*AIM*
Your output is the line containing "By how much" plus all lines after it to the end of the records, reproduced exactly, with nothing else.

*INFORMATION GIVEN*
* * *

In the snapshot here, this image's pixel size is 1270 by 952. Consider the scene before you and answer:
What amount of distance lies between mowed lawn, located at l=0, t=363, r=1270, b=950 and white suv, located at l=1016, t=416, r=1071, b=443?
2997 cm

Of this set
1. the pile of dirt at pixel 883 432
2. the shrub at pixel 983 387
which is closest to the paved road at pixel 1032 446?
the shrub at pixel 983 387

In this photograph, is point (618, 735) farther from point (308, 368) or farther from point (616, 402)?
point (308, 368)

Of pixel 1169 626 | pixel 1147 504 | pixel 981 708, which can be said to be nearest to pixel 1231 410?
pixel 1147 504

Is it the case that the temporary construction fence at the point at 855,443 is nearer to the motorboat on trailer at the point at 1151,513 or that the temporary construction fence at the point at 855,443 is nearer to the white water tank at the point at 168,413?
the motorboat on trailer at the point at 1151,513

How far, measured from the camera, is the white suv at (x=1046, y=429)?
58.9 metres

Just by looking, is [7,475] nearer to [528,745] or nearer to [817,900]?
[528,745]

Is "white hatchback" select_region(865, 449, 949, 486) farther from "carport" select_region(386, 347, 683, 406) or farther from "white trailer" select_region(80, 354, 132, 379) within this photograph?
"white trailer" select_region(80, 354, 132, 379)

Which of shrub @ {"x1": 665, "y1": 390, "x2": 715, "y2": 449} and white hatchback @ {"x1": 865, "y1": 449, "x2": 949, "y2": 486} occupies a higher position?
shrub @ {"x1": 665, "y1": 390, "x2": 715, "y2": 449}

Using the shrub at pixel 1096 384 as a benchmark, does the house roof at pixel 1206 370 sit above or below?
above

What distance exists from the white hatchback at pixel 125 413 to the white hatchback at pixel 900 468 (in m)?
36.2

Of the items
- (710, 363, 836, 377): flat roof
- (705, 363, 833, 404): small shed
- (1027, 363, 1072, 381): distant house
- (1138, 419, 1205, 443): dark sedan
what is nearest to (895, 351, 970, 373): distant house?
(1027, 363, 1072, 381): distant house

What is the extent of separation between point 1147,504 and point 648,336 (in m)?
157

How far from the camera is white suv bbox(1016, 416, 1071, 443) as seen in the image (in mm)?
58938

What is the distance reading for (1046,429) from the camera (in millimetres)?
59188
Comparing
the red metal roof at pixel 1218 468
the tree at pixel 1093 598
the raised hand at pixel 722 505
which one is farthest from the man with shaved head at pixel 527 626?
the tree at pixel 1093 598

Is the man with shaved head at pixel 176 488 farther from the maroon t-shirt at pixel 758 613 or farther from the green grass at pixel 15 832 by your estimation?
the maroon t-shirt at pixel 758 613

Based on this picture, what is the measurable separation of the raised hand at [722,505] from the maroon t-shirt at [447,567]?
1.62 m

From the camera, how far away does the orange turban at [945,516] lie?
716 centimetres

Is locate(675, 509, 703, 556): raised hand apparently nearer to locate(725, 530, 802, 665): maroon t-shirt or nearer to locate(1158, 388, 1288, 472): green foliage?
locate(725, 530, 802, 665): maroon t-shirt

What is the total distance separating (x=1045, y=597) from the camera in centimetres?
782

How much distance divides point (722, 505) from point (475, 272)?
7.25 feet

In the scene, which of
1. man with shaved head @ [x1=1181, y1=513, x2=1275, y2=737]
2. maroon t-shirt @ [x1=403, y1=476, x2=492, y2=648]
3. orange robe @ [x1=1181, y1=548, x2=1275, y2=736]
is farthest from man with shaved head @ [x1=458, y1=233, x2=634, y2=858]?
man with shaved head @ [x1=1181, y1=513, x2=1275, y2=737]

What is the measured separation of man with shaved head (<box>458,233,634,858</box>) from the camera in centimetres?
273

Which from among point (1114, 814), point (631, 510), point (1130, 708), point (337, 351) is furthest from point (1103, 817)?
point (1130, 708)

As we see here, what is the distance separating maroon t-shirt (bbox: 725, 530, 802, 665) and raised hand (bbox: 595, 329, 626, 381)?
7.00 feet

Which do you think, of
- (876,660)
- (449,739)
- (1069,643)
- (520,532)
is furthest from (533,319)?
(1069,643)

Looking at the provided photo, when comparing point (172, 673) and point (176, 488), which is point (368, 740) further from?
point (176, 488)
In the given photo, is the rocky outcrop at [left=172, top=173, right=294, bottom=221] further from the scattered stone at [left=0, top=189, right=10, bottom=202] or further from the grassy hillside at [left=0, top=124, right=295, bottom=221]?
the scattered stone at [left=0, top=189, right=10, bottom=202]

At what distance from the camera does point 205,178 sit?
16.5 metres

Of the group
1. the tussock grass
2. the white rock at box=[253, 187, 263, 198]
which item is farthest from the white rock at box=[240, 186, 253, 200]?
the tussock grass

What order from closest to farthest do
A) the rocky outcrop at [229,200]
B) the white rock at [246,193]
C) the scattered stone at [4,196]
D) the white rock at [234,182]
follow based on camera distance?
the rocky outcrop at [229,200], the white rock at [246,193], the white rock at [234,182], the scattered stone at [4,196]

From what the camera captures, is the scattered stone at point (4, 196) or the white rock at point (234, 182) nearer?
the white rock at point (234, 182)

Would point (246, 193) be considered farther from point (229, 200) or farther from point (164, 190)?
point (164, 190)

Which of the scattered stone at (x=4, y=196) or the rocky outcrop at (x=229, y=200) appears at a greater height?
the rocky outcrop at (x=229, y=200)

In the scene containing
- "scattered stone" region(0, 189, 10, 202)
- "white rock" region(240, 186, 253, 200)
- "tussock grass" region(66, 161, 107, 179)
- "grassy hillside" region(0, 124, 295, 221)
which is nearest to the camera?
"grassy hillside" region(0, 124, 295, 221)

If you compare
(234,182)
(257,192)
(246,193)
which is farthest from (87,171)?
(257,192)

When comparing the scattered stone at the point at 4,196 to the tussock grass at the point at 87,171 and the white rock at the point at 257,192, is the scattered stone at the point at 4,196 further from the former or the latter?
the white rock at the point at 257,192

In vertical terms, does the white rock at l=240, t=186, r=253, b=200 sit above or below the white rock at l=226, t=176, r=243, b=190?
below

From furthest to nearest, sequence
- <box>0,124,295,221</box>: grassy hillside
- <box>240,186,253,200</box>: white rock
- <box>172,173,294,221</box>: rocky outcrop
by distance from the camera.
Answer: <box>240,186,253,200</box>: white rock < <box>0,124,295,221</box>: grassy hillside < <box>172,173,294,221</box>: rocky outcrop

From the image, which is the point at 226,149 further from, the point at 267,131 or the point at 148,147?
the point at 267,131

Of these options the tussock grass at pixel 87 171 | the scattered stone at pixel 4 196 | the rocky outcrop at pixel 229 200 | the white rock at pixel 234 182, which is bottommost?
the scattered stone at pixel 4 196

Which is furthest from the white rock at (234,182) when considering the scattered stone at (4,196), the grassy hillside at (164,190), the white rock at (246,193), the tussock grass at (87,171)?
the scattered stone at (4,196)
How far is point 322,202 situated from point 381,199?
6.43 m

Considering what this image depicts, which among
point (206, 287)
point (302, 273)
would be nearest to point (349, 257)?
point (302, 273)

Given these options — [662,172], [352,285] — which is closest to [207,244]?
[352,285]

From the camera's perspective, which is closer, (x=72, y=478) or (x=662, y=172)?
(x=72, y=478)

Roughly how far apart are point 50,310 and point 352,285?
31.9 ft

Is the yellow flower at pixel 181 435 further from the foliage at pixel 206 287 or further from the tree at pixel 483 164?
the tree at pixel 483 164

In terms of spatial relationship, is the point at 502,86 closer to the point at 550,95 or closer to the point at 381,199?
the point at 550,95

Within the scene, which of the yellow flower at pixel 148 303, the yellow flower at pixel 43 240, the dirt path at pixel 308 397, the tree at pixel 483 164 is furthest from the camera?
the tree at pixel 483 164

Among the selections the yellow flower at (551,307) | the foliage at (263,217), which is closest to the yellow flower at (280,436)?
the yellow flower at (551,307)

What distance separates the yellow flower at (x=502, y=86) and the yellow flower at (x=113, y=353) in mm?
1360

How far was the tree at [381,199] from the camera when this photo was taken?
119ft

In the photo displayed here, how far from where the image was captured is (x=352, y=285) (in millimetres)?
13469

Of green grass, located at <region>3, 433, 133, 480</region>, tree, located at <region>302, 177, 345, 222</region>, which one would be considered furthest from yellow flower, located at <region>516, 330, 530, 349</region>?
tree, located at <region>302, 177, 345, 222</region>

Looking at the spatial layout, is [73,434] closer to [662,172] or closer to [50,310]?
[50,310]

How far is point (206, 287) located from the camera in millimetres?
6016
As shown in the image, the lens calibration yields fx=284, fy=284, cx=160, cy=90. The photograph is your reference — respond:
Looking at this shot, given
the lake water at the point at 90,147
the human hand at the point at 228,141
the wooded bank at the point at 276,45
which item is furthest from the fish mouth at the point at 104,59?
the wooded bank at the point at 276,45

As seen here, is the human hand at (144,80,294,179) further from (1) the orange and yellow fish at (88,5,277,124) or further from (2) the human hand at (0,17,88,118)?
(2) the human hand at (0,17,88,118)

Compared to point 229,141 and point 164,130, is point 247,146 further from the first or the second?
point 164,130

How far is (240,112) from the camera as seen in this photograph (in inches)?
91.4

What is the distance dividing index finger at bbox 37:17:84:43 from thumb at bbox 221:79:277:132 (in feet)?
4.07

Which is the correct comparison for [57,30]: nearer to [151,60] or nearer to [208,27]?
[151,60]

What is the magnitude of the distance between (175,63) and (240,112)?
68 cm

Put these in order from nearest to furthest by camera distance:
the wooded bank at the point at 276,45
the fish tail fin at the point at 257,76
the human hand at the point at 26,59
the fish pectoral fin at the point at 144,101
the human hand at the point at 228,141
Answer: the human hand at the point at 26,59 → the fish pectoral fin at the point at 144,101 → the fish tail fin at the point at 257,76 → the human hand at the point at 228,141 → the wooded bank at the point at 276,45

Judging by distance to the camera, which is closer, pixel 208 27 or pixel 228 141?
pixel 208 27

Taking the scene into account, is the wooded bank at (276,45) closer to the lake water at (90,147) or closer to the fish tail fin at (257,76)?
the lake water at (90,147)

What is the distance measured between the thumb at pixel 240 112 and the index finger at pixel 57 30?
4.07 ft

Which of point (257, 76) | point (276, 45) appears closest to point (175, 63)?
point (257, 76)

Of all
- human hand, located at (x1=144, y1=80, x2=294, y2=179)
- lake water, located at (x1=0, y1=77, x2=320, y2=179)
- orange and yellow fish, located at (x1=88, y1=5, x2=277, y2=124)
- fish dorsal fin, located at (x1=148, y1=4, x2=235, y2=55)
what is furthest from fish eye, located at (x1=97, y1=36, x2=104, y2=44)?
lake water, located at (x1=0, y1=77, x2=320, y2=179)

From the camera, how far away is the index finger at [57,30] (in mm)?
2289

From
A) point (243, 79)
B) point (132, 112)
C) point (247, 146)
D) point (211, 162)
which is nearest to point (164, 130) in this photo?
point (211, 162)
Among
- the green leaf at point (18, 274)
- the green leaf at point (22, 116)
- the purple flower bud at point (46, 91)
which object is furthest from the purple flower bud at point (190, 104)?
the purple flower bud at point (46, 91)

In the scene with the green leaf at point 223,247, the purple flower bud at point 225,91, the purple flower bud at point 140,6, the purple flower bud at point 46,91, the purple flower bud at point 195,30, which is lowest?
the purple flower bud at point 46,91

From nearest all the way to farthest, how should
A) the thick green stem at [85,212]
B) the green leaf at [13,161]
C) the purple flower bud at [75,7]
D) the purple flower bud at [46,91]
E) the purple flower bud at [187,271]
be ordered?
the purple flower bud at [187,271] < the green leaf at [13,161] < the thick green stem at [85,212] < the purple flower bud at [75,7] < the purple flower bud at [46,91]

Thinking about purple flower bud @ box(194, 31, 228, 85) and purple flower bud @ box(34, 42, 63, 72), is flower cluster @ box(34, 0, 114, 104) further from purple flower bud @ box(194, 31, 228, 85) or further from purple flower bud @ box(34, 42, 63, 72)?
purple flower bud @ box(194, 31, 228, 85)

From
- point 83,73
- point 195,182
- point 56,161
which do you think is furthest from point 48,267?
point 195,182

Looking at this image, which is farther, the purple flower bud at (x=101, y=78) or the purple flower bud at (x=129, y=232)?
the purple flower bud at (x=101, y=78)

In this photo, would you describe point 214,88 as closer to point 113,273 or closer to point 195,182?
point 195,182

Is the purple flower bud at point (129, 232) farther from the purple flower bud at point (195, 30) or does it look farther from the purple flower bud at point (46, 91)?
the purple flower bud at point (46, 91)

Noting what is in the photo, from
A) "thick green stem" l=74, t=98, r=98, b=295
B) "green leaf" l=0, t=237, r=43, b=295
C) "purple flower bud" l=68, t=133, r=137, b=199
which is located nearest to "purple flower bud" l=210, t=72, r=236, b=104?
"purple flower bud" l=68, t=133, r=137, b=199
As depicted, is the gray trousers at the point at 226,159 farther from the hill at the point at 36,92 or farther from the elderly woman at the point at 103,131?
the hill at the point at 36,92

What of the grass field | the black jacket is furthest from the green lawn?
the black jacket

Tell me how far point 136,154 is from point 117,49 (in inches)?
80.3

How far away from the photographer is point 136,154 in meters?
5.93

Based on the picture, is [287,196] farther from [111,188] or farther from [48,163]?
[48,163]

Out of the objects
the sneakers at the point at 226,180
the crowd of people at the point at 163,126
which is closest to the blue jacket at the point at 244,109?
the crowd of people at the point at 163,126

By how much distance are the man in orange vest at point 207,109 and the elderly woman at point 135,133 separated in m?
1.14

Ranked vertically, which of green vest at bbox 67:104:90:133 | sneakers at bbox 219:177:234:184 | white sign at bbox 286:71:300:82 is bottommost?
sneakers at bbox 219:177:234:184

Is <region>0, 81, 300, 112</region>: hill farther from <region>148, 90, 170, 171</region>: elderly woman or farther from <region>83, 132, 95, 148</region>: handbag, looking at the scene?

* * *

*WRITTEN RESPONSE*
By how much distance are the man in orange vest at point 207,109 and the elderly woman at point 135,133 separated in m?
1.14

Ranked vertically, which of green vest at bbox 67:104:90:133 | sneakers at bbox 219:177:234:184 | white sign at bbox 286:71:300:82 is bottommost?
sneakers at bbox 219:177:234:184

Is <region>0, 81, 300, 112</region>: hill farther from <region>148, 90, 170, 171</region>: elderly woman or farther from <region>83, 132, 95, 148</region>: handbag, looking at the scene?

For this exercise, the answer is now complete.